▶ _TASK PROMPT_: Set down every line from the one with "Golf Cart 36V" to the end of the entries, both ends included, exactly as it reads and without pictures.

▶ _TASK INPUTS_:
----------

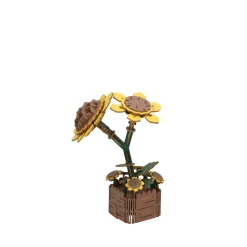 Houten 3D Bouwpakket Zonnebloemen - 121dlg.> Discount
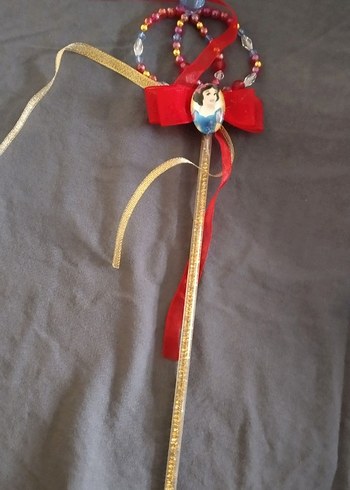 Pamuk prenses asa ve kolye seti - Görsel 2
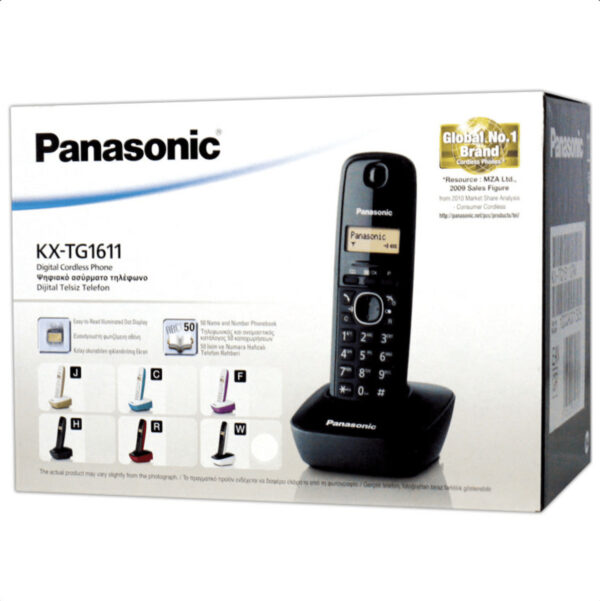 Ασύρματο Τηλέφωνο Panasonic KX-TG1611GRΗ Black/Gray - Image 2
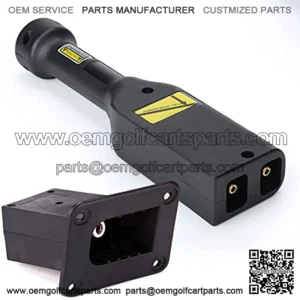 Golf Cart 36V PowerWise Charger Receptacle and W/Handle Plug,Charger Socket and Handle Plug for EZGO TXT Medalist Golf Carts 1996 & Up 73345-G01??73063-G01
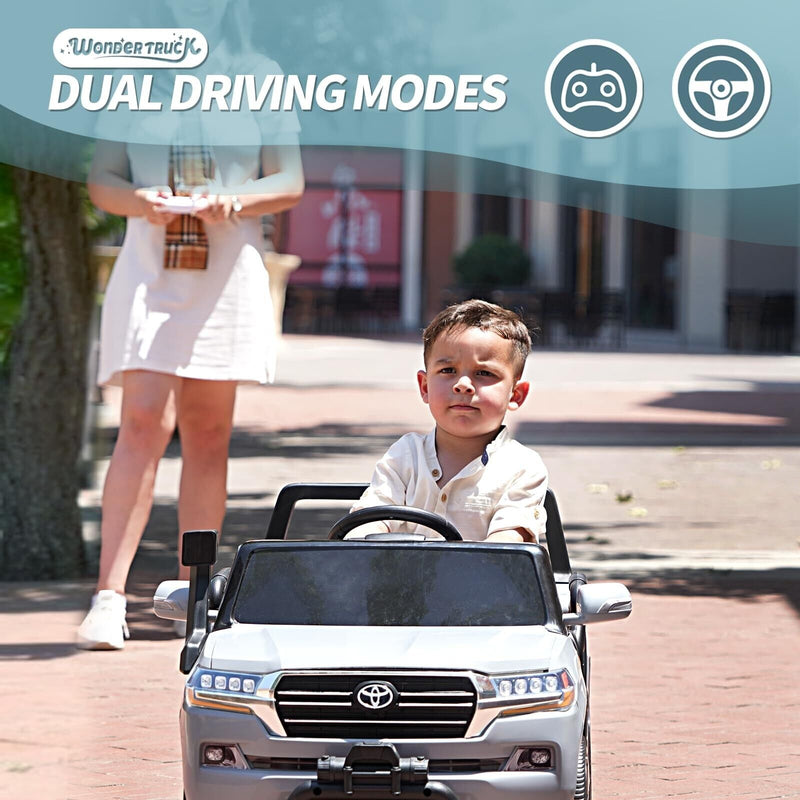 Licensed Toyota 12V Kids Ride-On Truck with Battery-Powered Motor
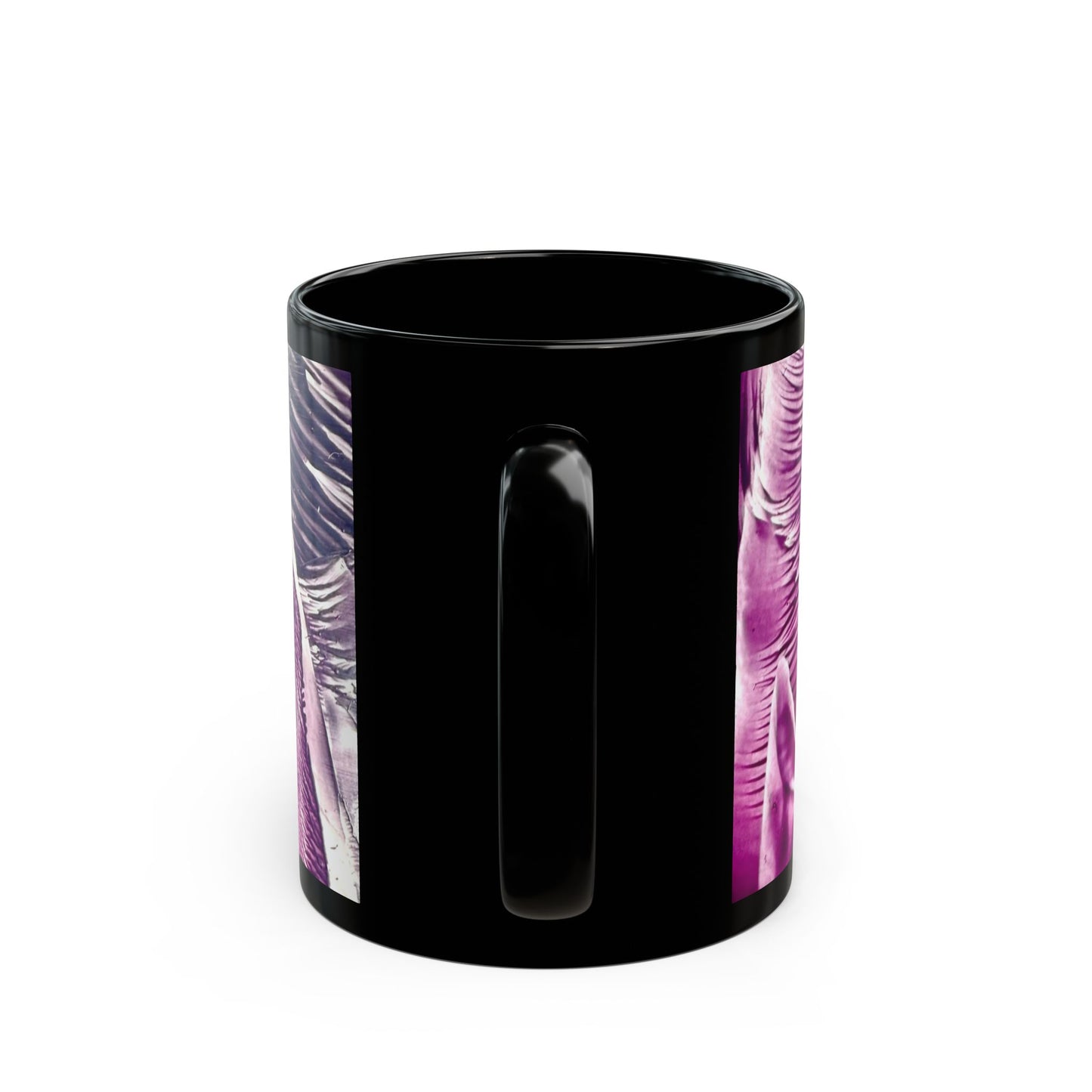 Black Ceramic Mug, Creation, Art Design by Sincthus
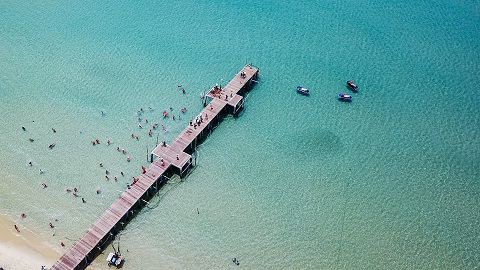 Đứng hình trước cảnh đẹp "thiên đường biển đảo" Kỳ Co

----------

▶ _REPLY TO THE TASK_:
 Golf Cart 36V PowerWise Charger Receptacle and W/Handle Plug,Charger Socket and Handle Plug for EZGO TXT Medalist Golf Carts 1996 & Up 73345-G01??73063-G01
 Licensed Toyota 12V Kids Ride-On Truck with Battery-Powered Motor
 Black Ceramic Mug, Creation, Art Design by Sincthus
 Đứng hình trước cảnh đẹp "thiên đường biển đảo" Kỳ Co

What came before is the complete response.